Some industries might forego physical locations altogether once the crisis ends, observers warn
The work-from-home revolution has shifted expectations for the Canadian commercial mortgage space, amid the COVID-19 pandemic forcing governments to implement stringent mobility restrictions.
Real estate activity across the board has ground to a crawl. This has become particularly apparent in long-struggling Alberta, which was already labouring under harsh economic uncertainty even before the coronavirus took hold.
For instance, the office vacancy rate in the Calgary downtown area was at 26.5% as of March 31, according to commercial property firm CBRE. The prevalence of online meetings and virtual transactions is putting the future strength of the market’s commercial sector into question, observers said.
“We expect there to be pressure on rental rates going down as vacancy, both head lease and sublease, is expected to increase,” said Todd Throndson of Avison Young Real Estate Alberta Inc.
Industries, especially those hardest hit by the global outbreak, have wasted no time in adapting to the new normal.
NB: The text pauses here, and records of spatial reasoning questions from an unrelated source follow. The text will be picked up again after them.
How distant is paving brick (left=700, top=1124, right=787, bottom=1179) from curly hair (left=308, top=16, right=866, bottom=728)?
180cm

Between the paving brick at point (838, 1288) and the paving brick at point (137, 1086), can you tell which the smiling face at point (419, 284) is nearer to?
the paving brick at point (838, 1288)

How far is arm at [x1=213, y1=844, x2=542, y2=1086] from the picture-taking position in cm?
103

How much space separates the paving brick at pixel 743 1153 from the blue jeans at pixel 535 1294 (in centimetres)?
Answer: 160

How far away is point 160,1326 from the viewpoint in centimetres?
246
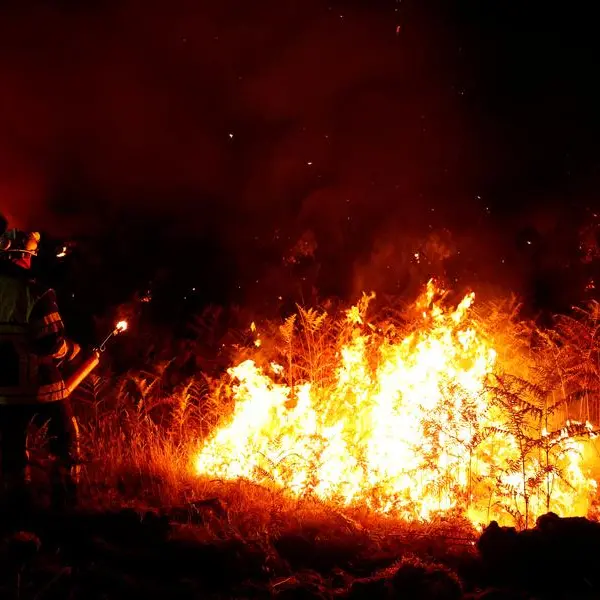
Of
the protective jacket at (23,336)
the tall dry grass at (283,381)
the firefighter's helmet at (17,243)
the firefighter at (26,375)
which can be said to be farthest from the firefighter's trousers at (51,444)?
the firefighter's helmet at (17,243)

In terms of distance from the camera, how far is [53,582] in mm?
3641

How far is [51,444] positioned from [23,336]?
0.81m

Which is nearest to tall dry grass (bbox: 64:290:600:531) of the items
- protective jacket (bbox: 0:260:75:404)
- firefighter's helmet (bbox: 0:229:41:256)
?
protective jacket (bbox: 0:260:75:404)

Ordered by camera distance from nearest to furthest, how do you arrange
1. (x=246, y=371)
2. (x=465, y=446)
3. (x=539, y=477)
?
1. (x=539, y=477)
2. (x=465, y=446)
3. (x=246, y=371)

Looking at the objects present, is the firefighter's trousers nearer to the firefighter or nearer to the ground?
the firefighter

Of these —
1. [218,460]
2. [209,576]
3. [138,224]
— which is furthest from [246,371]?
[138,224]

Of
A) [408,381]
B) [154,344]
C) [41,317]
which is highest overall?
[154,344]

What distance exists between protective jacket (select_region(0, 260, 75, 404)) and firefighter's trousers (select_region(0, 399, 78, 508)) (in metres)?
0.13

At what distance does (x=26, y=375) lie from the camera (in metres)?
4.64

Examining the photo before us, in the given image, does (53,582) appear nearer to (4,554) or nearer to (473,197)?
(4,554)

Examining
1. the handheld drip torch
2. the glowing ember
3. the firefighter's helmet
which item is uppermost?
the firefighter's helmet

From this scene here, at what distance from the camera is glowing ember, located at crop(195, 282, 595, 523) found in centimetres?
476

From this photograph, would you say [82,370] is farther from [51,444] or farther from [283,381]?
[283,381]

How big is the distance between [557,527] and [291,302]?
16.2 feet
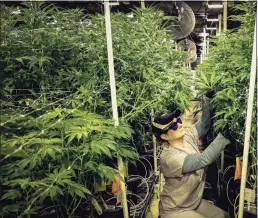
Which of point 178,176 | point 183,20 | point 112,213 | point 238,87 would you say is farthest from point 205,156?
point 183,20

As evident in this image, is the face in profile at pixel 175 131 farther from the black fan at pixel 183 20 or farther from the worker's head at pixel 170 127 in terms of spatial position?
the black fan at pixel 183 20

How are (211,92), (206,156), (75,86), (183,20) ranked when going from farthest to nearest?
1. (183,20)
2. (211,92)
3. (75,86)
4. (206,156)

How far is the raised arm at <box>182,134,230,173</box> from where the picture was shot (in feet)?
7.43

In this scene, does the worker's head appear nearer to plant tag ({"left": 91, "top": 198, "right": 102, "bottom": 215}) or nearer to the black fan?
plant tag ({"left": 91, "top": 198, "right": 102, "bottom": 215})

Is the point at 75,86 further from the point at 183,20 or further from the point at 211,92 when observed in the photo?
the point at 183,20

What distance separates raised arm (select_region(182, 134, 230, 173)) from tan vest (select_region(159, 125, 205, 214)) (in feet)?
0.20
“There’s been a lot of learnings from this working from home, the biggest learning being that it worked a lot better than all of us thought it would work,” said Rob Peabody, chief executive officer with the Calgary-based Husky Energy Inc.
Peabody cited the near-omnipresence of advanced communications technology as a driving force in this shift.
"We’ve had over 95% of our office staff working from home — some days it’s closer to 99% — and that transition was seamless; it actually worked extremely well,” Peabody told BNN Bloomberg. “It’s early days but there’s no question it’s going to change the way we work long term.”